Problem details —
Answer these questions from the email header below.
(a) Who sent the message?
(b) On what date was it sent?
(c) According to the subject line, what does the patch series add?

Exercise passage —
Date:   Mon, 15 Nov 2021 18:17:51 +0000
From:   Sean Christopherson <seanjc@google.com>
To:     Marc Orr <marcorr@google.com>
Cc:     Peter Gonda <pgonda@google.com>, Andy Lutomirski <luto@kernel.org>,
        Borislav Petkov <bp@alien8.de>,
        Dave Hansen <dave.hansen@intel.com>,
        Brijesh Singh <brijesh.singh@amd.com>,
        the arch/x86 maintainers <x86@kernel.org>,
        Linux Kernel Mailing List <linux-kernel@vger.kernel.org>,
        kvm list <kvm@vger.kernel.org>, linux-coco@lists.linux.dev,
        linux-mm@kvack.org,
        Linux Crypto Mailing List <linux-crypto@vger.kernel.org>,
        Thomas Gleixner <tglx@linutronix.de>,
        Ingo Molnar <mingo@redhat.com>, Joerg Roedel <jroedel@suse.de>,
        Tom Lendacky <Thomas.Lendacky@amd.com>,
        "H. Peter Anvin" <hpa@zytor.com>, Ard Biesheuvel <ardb@kernel.org>,
        Paolo Bonzini <pbonzini@redhat.com>,
        Vitaly Kuznetsov <vkuznets@redhat.com>,
        Wanpeng Li <wanpengli@tencent.com>,
        Jim Mattson <jmattson@google.com>,
        Dave Hansen <dave.hansen@linux.intel.com>,
        Sergio Lopez <slp@redhat.com>,
        "Peter Zijlstra (Intel)" <peterz@infradead.org>,
        Srinivas Pandruvada <srinivas.pandruvada@linux.intel.com>,
        David Rientjes <rientjes@google.com>,
        Dov Murik <dovmurik@linux.ibm.com>,
        Tobin Feldman-Fitzthum <tobin@ibm.com>,
        Michael Roth <Michael.Roth@amd.com>,
        Vlastimil Babka <vbabka@suse.cz>,
        "Kirill A . Shutemov" <kirill@shutemov.name>,
        Andi Kleen <ak@linux.intel.com>,
        Tony Luck <tony.luck@intel.com>,
        Sathyanarayanan Kuppuswamy 
        <sathyanarayanan.kuppuswamy@linux.intel.com>
Subject: Re: [PATCH Part2 v5 00/45] Add AMD Secure Nested Paging (SEV-SNP)

Data for review —
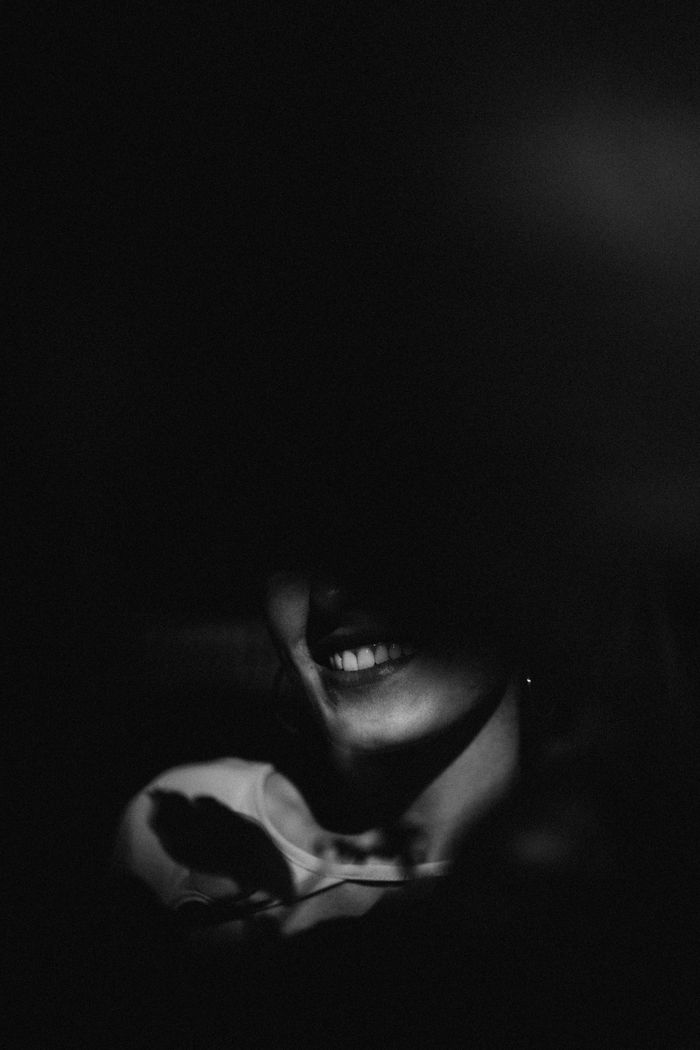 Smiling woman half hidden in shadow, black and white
==
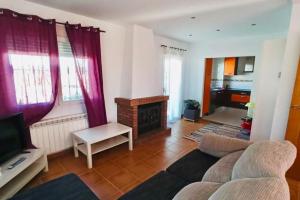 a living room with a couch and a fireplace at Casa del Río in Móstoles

Result below —
(a) Sean Christopherson
(b) Monday, November 15, 2021
(c) AMD Secure Nested Paging (SEV-SNP)